■ Spatial question records
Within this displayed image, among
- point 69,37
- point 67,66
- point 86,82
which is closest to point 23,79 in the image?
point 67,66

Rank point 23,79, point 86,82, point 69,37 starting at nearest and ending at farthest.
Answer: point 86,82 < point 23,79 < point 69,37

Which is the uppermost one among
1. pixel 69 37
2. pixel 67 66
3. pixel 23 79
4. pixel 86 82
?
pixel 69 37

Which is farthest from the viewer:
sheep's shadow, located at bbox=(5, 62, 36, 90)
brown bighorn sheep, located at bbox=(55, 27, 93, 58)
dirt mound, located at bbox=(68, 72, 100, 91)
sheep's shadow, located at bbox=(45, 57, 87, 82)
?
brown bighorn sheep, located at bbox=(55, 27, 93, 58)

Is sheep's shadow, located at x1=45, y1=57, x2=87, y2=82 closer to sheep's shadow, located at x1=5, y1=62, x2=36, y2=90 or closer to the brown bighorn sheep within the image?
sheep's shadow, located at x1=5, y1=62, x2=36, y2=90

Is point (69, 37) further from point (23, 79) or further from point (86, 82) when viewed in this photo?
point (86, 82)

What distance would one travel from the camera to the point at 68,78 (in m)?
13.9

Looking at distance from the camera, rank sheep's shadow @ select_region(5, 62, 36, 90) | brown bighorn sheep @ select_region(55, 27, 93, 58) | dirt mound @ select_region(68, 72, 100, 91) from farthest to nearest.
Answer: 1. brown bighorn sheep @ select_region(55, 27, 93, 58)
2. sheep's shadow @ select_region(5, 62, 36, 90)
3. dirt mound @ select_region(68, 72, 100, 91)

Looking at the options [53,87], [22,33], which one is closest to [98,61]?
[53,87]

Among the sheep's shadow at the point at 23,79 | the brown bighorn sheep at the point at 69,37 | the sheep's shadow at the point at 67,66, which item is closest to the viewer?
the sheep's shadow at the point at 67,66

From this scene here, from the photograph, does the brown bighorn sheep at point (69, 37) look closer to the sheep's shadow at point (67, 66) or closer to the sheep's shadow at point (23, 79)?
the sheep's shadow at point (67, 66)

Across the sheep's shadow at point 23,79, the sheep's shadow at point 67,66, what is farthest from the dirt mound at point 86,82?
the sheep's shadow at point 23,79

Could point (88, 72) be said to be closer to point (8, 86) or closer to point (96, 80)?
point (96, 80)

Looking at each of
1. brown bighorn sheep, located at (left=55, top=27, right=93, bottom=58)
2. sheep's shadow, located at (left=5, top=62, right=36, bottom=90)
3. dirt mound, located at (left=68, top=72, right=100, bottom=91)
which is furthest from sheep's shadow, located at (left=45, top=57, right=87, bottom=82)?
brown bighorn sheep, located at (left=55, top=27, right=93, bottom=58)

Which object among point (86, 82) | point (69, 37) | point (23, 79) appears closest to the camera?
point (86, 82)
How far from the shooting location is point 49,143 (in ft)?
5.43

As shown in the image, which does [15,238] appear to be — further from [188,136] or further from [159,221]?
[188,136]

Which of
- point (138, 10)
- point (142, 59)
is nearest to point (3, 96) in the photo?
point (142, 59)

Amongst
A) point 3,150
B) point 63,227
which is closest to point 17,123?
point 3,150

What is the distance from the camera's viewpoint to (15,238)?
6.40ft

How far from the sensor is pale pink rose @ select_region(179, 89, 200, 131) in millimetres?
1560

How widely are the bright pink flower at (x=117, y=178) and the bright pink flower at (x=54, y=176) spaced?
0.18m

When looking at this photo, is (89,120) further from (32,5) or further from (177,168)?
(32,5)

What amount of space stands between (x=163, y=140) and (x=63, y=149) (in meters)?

■ To be done
Turn every line of the records above into a numbered list, one line per item, and leave out the blank lines.

■ Answer
1. Within this displayed image, among
2. - point 69,37
3. - point 67,66
4. - point 86,82
5. which is closest to point 23,79 in the image?
6. point 67,66
7. Rank point 23,79, point 86,82, point 69,37 starting at nearest and ending at farthest.
8. Answer: point 86,82 < point 23,79 < point 69,37
9. Which is the uppermost one among
10. 1. pixel 69 37
11. 2. pixel 67 66
12. 3. pixel 23 79
13. 4. pixel 86 82
14. ?
15. pixel 69 37
16. Which is farthest from the viewer:
17. sheep's shadow, located at bbox=(5, 62, 36, 90)
18. brown bighorn sheep, located at bbox=(55, 27, 93, 58)
19. dirt mound, located at bbox=(68, 72, 100, 91)
20. sheep's shadow, located at bbox=(45, 57, 87, 82)
21. ?
22. brown bighorn sheep, located at bbox=(55, 27, 93, 58)
23. Is sheep's shadow, located at x1=45, y1=57, x2=87, y2=82 closer to sheep's shadow, located at x1=5, y1=62, x2=36, y2=90 or closer to the brown bighorn sheep within the image?
24. sheep's shadow, located at x1=5, y1=62, x2=36, y2=90
25. Is point (69, 37) further from point (23, 79) or further from point (86, 82) when viewed in this photo?
26. point (86, 82)
27. What distance would one travel from the camera to the point at 68,78 (in m)?
28. 13.9
29. Looking at distance from the camera, rank sheep's shadow @ select_region(5, 62, 36, 90) | brown bighorn sheep @ select_region(55, 27, 93, 58) | dirt mound @ select_region(68, 72, 100, 91) from farthest to nearest.
30. Answer: 1. brown bighorn sheep @ select_region(55, 27, 93, 58)
31. 2. sheep's shadow @ select_region(5, 62, 36, 90)
32. 3. dirt mound @ select_region(68, 72, 100, 91)
33. Looking at the options [53,87], [22,33], which one is closest to [98,61]?
34. [53,87]
35. Among the sheep's shadow at the point at 23,79 | the brown bighorn sheep at the point at 69,37 | the sheep's shadow at the point at 67,66, which item is closest to the viewer?
36. the sheep's shadow at the point at 67,66
37. From this scene here, from the photograph, does the brown bighorn sheep at point (69, 37) look closer to the sheep's shadow at point (67, 66) or closer to the sheep's shadow at point (23, 79)?
38. the sheep's shadow at point (67, 66)
39. Across the sheep's shadow at point 23,79, the sheep's shadow at point 67,66, what is farthest from the dirt mound at point 86,82?
40. the sheep's shadow at point 23,79
41. Could point (88, 72) be said to be closer to point (8, 86) or closer to point (96, 80)?
42. point (96, 80)
43. Looking at each of
44. 1. brown bighorn sheep, located at (left=55, top=27, right=93, bottom=58)
45. 2. sheep's shadow, located at (left=5, top=62, right=36, bottom=90)
46. 3. dirt mound, located at (left=68, top=72, right=100, bottom=91)
47. which is furthest from sheep's shadow, located at (left=45, top=57, right=87, bottom=82)?
48. brown bighorn sheep, located at (left=55, top=27, right=93, bottom=58)
49. Which object among point (86, 82) | point (69, 37) | point (23, 79) appears closest to the camera?
50. point (86, 82)
51. How far from the shooting location is point 49,143 (in ft)?
52. 5.43
53. As shown in the image, which does [15,238] appear to be — further from [188,136] or further from [159,221]?
54. [188,136]
55. Which of
56. - point (138, 10)
57. - point (142, 59)
58. is nearest to point (3, 96) in the photo?
59. point (142, 59)
60. Amongst
61. A) point 3,150
62. B) point 63,227
63. which is closest to point 17,123?
64. point 3,150
65. What is the distance from the camera's viewpoint to (15,238)?
66. 6.40ft
67. How far from the sensor is pale pink rose @ select_region(179, 89, 200, 131) in millimetres?
68. 1560
69. How widely are the bright pink flower at (x=117, y=178) and the bright pink flower at (x=54, y=176) spaced?
70. 0.18m
71. When looking at this photo, is (89,120) further from (32,5) or further from (177,168)?
72. (32,5)
73. What amount of space stands between (x=163, y=140) and (x=63, y=149) (in meters)?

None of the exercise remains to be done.